Thinking and Speaking About God
Using language--a
human construct--to describe the divine is a precarious matter.
By Neil Gillman
Reprinted with
permission from Sacred Fragments: Recovering Theology for the Modern Jew,
published by the Jewish
Publication Society.
The two questions that we can ask about God are: how? and
what?
How do we know or
say anything about God? And what can
we know or say about God? Jewish thinkers have answered the latter question in
diverse ways. Jewish rationalists talk of God as pure thought and the efficient
cause of the natural order. Experientialists, such as Abraham Joshua Heschel,
tell us of a God who is all pathos--a caring, reaching out, emotion‑ridden
God who is omnipresent in nature and history. For existentialists, such as
Martin Buber, He is the supreme and eternal Thou, the preeminently personal God
who enters into relationship with those who seek to encounter Him. We also know
that because God creates and reveals, He is not at all self‑sufficient.
The biblical God needs a world, needs people--specifically a people--to help accomplish His purposes on earth.
More important, we [have] the
problem of knowing, thinking, or saying anything
about God. This is the ultimate paradox that pervades all of theological
inquiry. Precisely because God is the supremely
transcendent reality, neither the human mind nor human language is equipped to
characterize Him in any objectively accurate way. We know how to describe those
dimensions of the world that are accessible through sensation--colors, chemical
reactions, the anatomy of the human body. But the more reality escapes direct
sense experience--the internal make‑up of the atom or of galaxies beyond
ours, for example--the more we must mistrust the literalness of our thinking
and speaking. If God is intrinsically other than anything human or natural,
then how can we say anything that is literally true about Him, unless of
course, we believe, as the traditionalist believes, that God Himself spoke at
Sinai and instructed us regarding what to believe about Him.
The dilemma is that we want to
say a great deal about God. At the same time, we want to preserve that
transcendent quality that makes Him inaccessible to ordinary language. The
alternatives are to remain silent or to reduce God to merely human or natural
terms, which is idolatry, the cardinal theological sin.

(SUPPLIED INFORMATION)
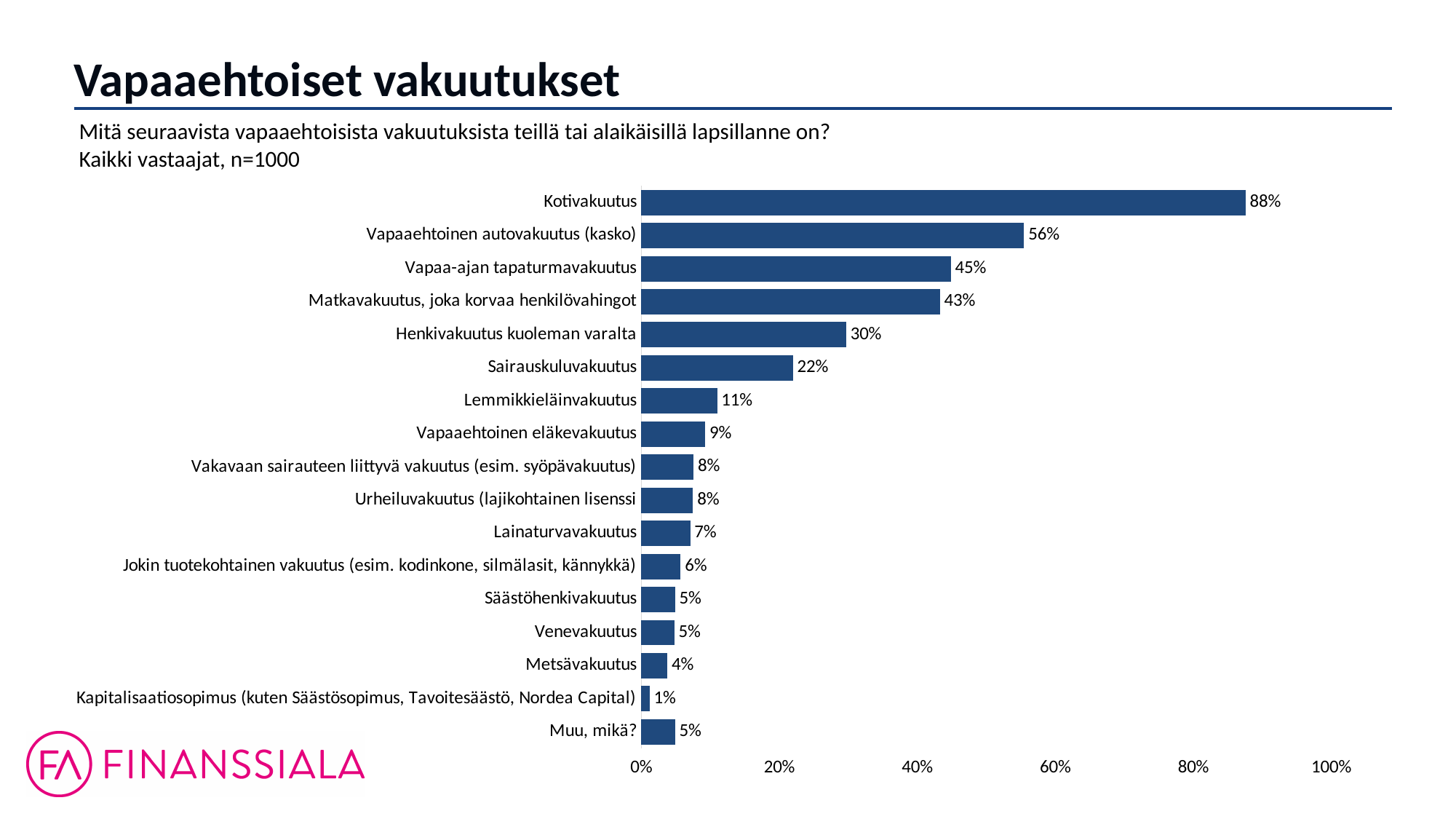
Which category has the highest value? Kotivakuutus What is the value for Henkivakuutus kuoleman varalta? 30% Which category has the lowest value? Kapitalisaatiosopimus (kuten Säästösopimus, Tavoitesäästö, Nordea Capital) What is the difference between the values for Kotivakuutus and Vapaaehtoinen autovakuutus (kasko)? 32% What is the value for Lemmikkieläinvakuutus? 11% What kind of chart is shown on the slide? bar chart What is the title of the slide? Vapaaehtoiset vakuutukset Which is larger, the value for Sairauskuluvakuutus or the value for Henkivakuutus kuoleman varalta? Henkivakuutus kuoleman varalta Is the value for Matkavakuutus, joka korvaa henkilövahingot greater or less than 40%? greater What is the difference between the values for Vapaa-ajan tapaturmavakuutus and Matkavakuutus, joka korvaa henkilövahingot? 2% What is the value for Kotivakuutus? 88% How many categories are shown in the chart? 17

(ABOUT THIS EXERCISE)
From the passage on speaking about God, output the text between "How do we know" and "at all self‑sufficient.", inclusive, copied word for word.

(RESPONSE AREA)
How do we know or
say anything about God? And what can
we know or say about God? Jewish thinkers have answered the latter question in
diverse ways. Jewish rationalists talk of God as pure thought and the efficient
cause of the natural order. Experientialists, such as Abraham Joshua Heschel,
tell us of a God who is all pathos--a caring, reaching out, emotion‑ridden
God who is omnipresent in nature and history. For existentialists, such as
Martin Buber, He is the supreme and eternal Thou, the preeminently personal God
who enters into relationship with those who seek to encounter Him. We also know
that because God creates and reveals, He is not at all self‑sufficient.